Carry on the essay about competitive sport in school PE, starting right after its final sentence.

== PASSAGE PROVIDED ==

As someone who went to school in the 70s and 80s, I can't say
that I noticed much of a "medals for all" culture myself.
Physical education was taught in much the same way it's always
been taught: team games, captains picking their sides, and the
inevitable segregation between those who are good at games and
are picked first and those rejects left shuffling uncomfortably
while the captains try to decide between the fat child, the
child in glasses or the child puffing on an inhaler. In other
words, physical education was taught in a way guaranteed to
give at least some of the children lasting exercise-phobia.
Competitive sports may be where exercise becomes "fun" for
children who are good at it, but for those who are less
talented, it is where exercise becomes not only physically
demanding but also emotionally painful and socially
humiliating.
To get some sense of the damage this can cause, imagine if we
taught maths using the same method. Every lesson would start
with two maths captains picking their teams - inevitably
leaving those known to be bad at maths to the end. The rest of
the lesson would be taken up with public competition in mental
arithmetic. Get a sum wrong, and not only would you show
yourself up in front of your classmates, but you'd let your
team down, too. And as for slow and steady progress, improving
your skills and working on your weak spots? Forget it, there's
no time for that. There's a reason we don't teach maths like
this; it's because we think maths is too important for us to
risk leaving some children behind by creating an association in
their minds between maths and public embarrassment.
Of course, children who enjoy competitive sports should have
the chance to play them, learn new skills and improve their
performance. They should be encouraged to take that interest as
far as they can. This country has a rich heritage and tradition
in sport; both as participants and as whole-hearted supporters.
We can all be tremendously proud of our Olympic athletes, of
their determination and abilities. But competitive sport is
really just one tiny offshoot of PE. Children who enjoy maths
should be encouraged to pursue that interest as far as they
can, too - to a professional level, if they want. But most of
us don't need the skills of professional mathematicians. What
we need are basic mathematical life-skills: the ability to plan
a journey to get somewhere at the correct time, to make a
budget, to work out that paying £20 a month over a year for a
£120 TV isn't a good bargain.
In the same way, what many children - particularly those who
are less good at sport - need from PE is a grounding in the
basics. They need an introduction to the concept of competing
against yourself, trying to improve your own performance
without reference to anyone else. And they need to be taught
how to make exercise a part of their lives. The Loughborough
study suggests that schools should offer aerobics or
hill-walking as an alternative to competitive sport. It also
emphasises that schools should be trying to inculcate the
exercise habit in children. You can't encourage exercise to be
a lifelong habit by forcing children to do physical activity
they don't enjoy.

===
== EXERCISE DATA ==

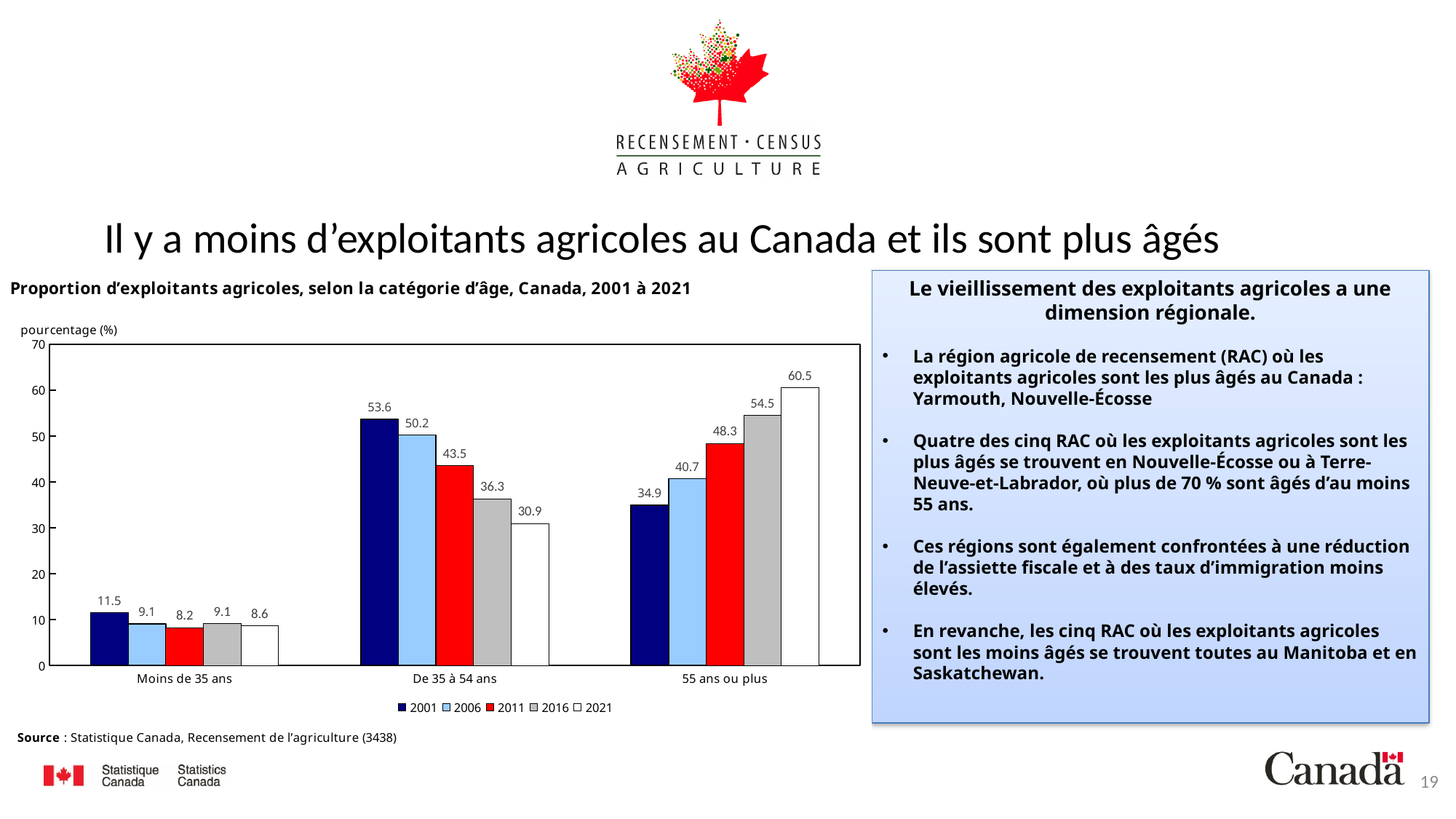
How many age categories are shown on the x axis? 3 Which year has the highest value in the '55 ans ou plus' category? 2021 What is the value for 2021 in the '55 ans ou plus' category? 60.5 Which is larger: the 2016 value for 'De 35 à 54 ans' or the 2016 value for '55 ans ou plus'? 55 ans ou plus What kind of chart is shown on the slide? Bar chart What is the difference between the 2001 and 2021 values in the 'De 35 à 54 ans' category? 22.7 Do the values for the '55 ans ou plus' category rise or fall from 2001 to 2021? Rise What is the value for 2001 in the 'Moins de 35 ans' category? 11.5 What is the value for 2011 in the 'De 35 à 54 ans' category? 43.5 Which year has the lowest value in the 'Moins de 35 ans' category? 2011 What is the title of the chart? Proportion d’exploitants agricoles, selon la catégorie d’âge, Canada, 2001 à 2021 How many series does the legend list? 5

===

OUTPUT OF THE EXERCISE —
Unless the government changes its mind about the push toward
competitive sport, I'm afraid Brown may get his wish. Children
will indeed develop an "all or nothing" attitude towards
exercise, with many deciding that, as they can't be winners,
they might as well do nothing at all.
After doing so well in the Olympics, Britain topped another
league table of western Europe. We lock up more children aged
between 10 and 14 than any other European country apart from
Russia and Ukraine, according to a report by Barnardo's.
Placing one young person in a secure children's home costs
£185,780 a year. As Barnardo's points out, for the amount we
spend on them in just one year, we could send each of these
children to Eton for six years
.
It's not even as if we're locking up these young children for
serious crimes. The number of children convicted of violent or
grave crimes has fallen in the past five years, and only 7% of
locked-up 10- to 14-year-olds have been convicted of very
serious crimes. The risk factors for youth crime are precisely
the same as risk factors for other kinds of problem, including
mental health issues and suicide: poverty, poor housing, early
bereavement, poor parenting, exclusion from education and low
intelligence and cognitive impairment, among others. We are
taking the most disadvantaged children in our society and,
instead of trying to improve their lives, locking them
away.
According to the website Youth Work Now, Jack Straw responded
to the Barnardo's report by saying: "What drives me nuts is
that there is not a single mention in this document about
victims."
On the contrary, there's not a word of the report which isn't
about victims.
• This week Naomi attended the Small Wonder short story
festival at Charleston House in Sussex: "Such a beautiful
venue, such a perfectly sized event. The Bloomsbury group would
approve." She listened to the New Yorker short story podcast:
"A perfect - and free - way to enjoy short stories; they're
impeccably read and discussed intelligently."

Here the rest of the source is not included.